DIRECTIONS: Copy out, word for word, the stretch of lines from the one containing "Visually comparing them, is" through the one containing "4. point (384, 452)", and nothing else.

EXERCISE MATERIALS:
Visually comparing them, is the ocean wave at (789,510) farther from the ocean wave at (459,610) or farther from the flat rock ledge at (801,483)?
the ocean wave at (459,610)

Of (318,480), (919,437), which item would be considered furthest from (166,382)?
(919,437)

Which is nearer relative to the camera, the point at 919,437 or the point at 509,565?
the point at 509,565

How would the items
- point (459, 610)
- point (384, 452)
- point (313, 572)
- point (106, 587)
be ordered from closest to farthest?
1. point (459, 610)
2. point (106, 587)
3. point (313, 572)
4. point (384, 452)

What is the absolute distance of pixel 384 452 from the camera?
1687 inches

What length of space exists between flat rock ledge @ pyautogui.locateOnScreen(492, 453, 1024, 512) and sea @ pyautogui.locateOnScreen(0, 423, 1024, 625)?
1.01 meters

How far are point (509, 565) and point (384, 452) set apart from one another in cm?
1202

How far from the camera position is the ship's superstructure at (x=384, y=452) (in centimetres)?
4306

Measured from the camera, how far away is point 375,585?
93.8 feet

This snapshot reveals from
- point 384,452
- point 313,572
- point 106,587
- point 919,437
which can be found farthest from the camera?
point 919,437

...

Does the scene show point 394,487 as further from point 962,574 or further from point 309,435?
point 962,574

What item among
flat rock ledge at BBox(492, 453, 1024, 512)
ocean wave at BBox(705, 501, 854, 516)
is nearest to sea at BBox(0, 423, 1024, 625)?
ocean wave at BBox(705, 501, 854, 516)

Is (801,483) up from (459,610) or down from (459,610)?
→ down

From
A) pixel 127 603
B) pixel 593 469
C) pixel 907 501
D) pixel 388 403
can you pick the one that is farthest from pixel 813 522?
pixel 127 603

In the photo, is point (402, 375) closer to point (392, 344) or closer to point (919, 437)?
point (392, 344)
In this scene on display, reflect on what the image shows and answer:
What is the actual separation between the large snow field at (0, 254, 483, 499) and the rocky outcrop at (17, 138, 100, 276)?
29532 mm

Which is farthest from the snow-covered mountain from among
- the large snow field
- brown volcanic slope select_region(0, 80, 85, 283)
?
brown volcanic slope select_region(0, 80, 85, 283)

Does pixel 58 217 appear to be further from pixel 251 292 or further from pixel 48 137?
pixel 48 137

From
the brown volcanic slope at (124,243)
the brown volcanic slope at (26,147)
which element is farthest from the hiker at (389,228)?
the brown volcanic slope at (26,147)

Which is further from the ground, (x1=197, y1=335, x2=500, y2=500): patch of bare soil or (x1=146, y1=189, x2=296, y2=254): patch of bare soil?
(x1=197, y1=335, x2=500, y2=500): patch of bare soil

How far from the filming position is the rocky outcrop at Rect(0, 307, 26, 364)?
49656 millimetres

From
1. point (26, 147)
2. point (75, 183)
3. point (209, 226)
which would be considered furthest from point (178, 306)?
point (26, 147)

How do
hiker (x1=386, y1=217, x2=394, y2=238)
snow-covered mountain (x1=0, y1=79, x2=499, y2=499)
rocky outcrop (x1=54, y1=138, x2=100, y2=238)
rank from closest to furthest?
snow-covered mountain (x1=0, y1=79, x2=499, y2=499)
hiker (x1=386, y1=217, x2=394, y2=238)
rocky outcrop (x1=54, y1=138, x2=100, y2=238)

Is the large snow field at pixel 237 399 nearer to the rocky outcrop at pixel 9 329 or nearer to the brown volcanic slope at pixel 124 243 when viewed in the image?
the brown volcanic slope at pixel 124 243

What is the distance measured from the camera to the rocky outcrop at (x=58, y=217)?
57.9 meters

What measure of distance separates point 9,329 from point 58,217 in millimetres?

COMPLETED TASK:
Visually comparing them, is the ocean wave at (789,510) farther from the ocean wave at (459,610) or farther from the flat rock ledge at (801,483)?
the ocean wave at (459,610)

Of (318,480), (919,437), which item would be considered furthest from (166,382)?
(919,437)

Which is nearer relative to the camera, the point at 919,437 or the point at 509,565?
the point at 509,565

How would the items
- point (459, 610)
- point (384, 452)
- point (313, 572)
- point (106, 587)
be ordered from closest to farthest?
1. point (459, 610)
2. point (106, 587)
3. point (313, 572)
4. point (384, 452)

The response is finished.